* _Problem set_:
- 1) List every dollar amount that appears in the passage on the Jersey City stormwater project.
- 2) Continue the passage on the Jersey City stormwater project, picking up after its final sentence.

start Document section

Estimated savings to rate payers of $3,431,821.
The Jersey City Municipal Utilities Authority (JCMUA) recently completed stormwater improvements that are being funded with approximately $6.6 million in loans from the NJ Water Bank, a joint low-rate funding program of the DEP and the NJ I-Bank. This project qualified for principal forgiveness totaling $1,328,974 as it addressed damage from Superstorm Sandy and improved resilience for future storms. Another component of the project addressed CSO issues with green infrastructure, qualifying for additional principal forgiveness funds. Including interest cost savings, total savings for this project is estimated to be $3.4 million, over the 20-year term of the loan or 51% of the total project cost. In addition, this project created an estimated 79 direct construction jobs.

end Document section
start Data shown

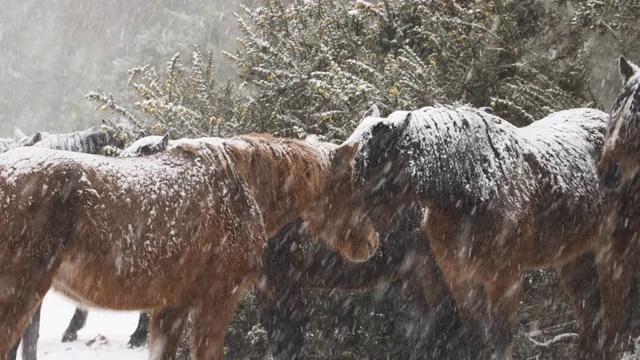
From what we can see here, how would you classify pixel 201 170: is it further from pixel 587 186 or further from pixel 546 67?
pixel 546 67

end Data shown

* _The answers_:
- 1) $3,431,821; $6.6 million; $1,328,974; $3.4 million

- 2)
The project included the installation of emergency generators at the east and west side pump stations, their connection to the electrical systems, concrete foundations, storm drains, water main and hydrants, paving, and removal of oil storage tanks. The green infrastructure portion of the project included the replacement of deteriorating sidewalk with pervious sidewalks to recharge groundwater. Two existing downspouts were directed into six pre-cast downspout planter boxes equipped with perforated underdrains that discharge to approximately 1,760 square feet of pervious concrete sidewalk that intercept, treat and filter stormwater runoff from the rooftop. Approximately 8,540 square feet of porous asphalt parking spaces were installed to intercept, treat and filter stormwater runoff from the parking lot. Two rain gardens were installed in front of the JCMUA building to capture stormwater runoff from the adjacent parking lot. Three rain gardens were installed along NJ Route 440 to intercept, treat and filter stormwater runoff from part of the roadway.
Steven M. Fulop, Mayor of Jersey City applauded the project noting, “This is a smart project. For very little money, we have diverted water from our combined sewer system with green engineering techniques and qualified for principal forgiveness in the process. The result is reduced stormwater overflow, improved resiliency and savings of over 50% in the long run. This project is an excellent example of our commitment to better manage our waste water, improve resiliency in case of future storms and reduce risks to public health and the environment. This project accomplished all that at an affordable price that will save our rate payers money over time.”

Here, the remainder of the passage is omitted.